Решение этих задач позволило Грине охватить предметами НЕТ-искусства кафе и рестораны, которые в отличие от магазинов, претендовали на более зажиточных клиентов, но при этом тоже не избежали парадоксов плановой экономики. Их претензии на эксклюзив требовали солидности в интерьере, и в качестве символа такой солидности Гриня предложил монументальный жанр в виде вырезанных в цельном куске дерева и обрамлённых витиеватым орнаментом досок формата 50х30 см. Вывешиваемые на бронзовых ручках входных дверей на красивой толстой верёвке или даже на цепи, эти бескомпромиссные барельефы «МЕСТ НЕТ» были призваны одним своим видом отсечь очередь из не успевших вовремя забронировать места второсортных лиц, желающих попасть внутрь первосортного заведения.

Если таблички для магазинов дали Грине возможность покупать там некоторые товары, которые отсутствовали на витринах, то резьба по дереву для ресторанов и кафе стала приносить ему реальный доход, выраженный в денежных знаках. Это позволило ему отказаться от уборки снега в детсадах и открыло возможности покорения дальнейших сегментов рынка его творческих услуг. Самым многообещающим по масштабу направлением, по мнению Грини, могло бы стать изготовление табличек для инвентарных номеров.

Во всех учреждениях по требованию бухгалтерий номера эти уродливыми каракулями писались масляной краской прямо на мебели, оборудовании, на приборах и бытовой технике, на стремянках и оцинкованных ведрах, на станках, табуретках и всей прочей государственной собственности. Делалось это для «всемерного учета и контроля», то есть для того, чтобы воспрепятствовать растаскиванию всенародной собственности по личным карманам и квартирам отдельно взятых трудящихся. В свою очередь, советские труженики часто совершенно искренне не могли понять анизотропный характер взаимосвязи слов «всеобщее» и «личное». Да и как можно было его понять? Ведь если личный вклад в общее дело считался правильным, необходимым и всячески поощряемым, то почему же отщипнуть себе кусочек результата этого общего дела полагалось вредным и всячески порицалось? Вот поэтому-то одни отщипывали и отвинчивали, а другие обезображивали и уродовали, надеясь, что с клеймом не стащат.

Гриня нашёл компромиссное решение этого диалектического противоречия. Номера необходимость? Хорошо. Но почему обязательно уродливые? Ведь если красота может спасти мир, почему бы не начать его спасение с красивых инвентарных номеров? Потенциальный спрос на изысканные аккуратные номерки, которые бы не ухудшали и без того неказистые предметы казённой обстановки, был в понимании Грини безграничным.

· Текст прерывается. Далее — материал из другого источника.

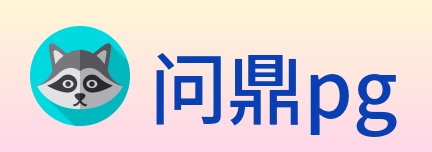 问鼎pg logo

Если бы только удалось предварительно привить чувство прекрасного всем тем, у кого это чувство почему-то дома проявлялось, а на казённой работе – никогда! Разумеется, начинать прививать это чувство нужно было сверху, то есть с начальства. И по этому поводу у Грини тоже были кое-какие задумки. Обладая врожденным дедуктивным мышлением, он рассуждал примерно так.

Все женщины любят цветы. Этим объяснялось, что большинство женского персонала в научных институтах, заводоуправлениях, библиотеках и в приёмных старались украсить свои рабочие помещения комнатными цветами, для чего несли их из дома, размножали отростками, поливали, рассаживали и даже жертвовали на покупку горшков свои собственные деньги. Помещения бухгалтерий, а также приёмных разнообразных начальников своей пышной декоративной зеленью больше соответствовали представлениям об образе райских кущ, чем стены прочих производственных помещений (которые отличались от воображаемых интерьеров ада, пожалуй, только наличием плакатов по технике безопасности). А значит можно было именно при посредничестве женщин донести до понимания руководящих работников высокие культур-мультур идеалы. И в виде чего? Правильно, в виде аккуратно изготовленных табличек для инвентарных номеров (разумеется, с учетом возможного впоследствии дохода Грини).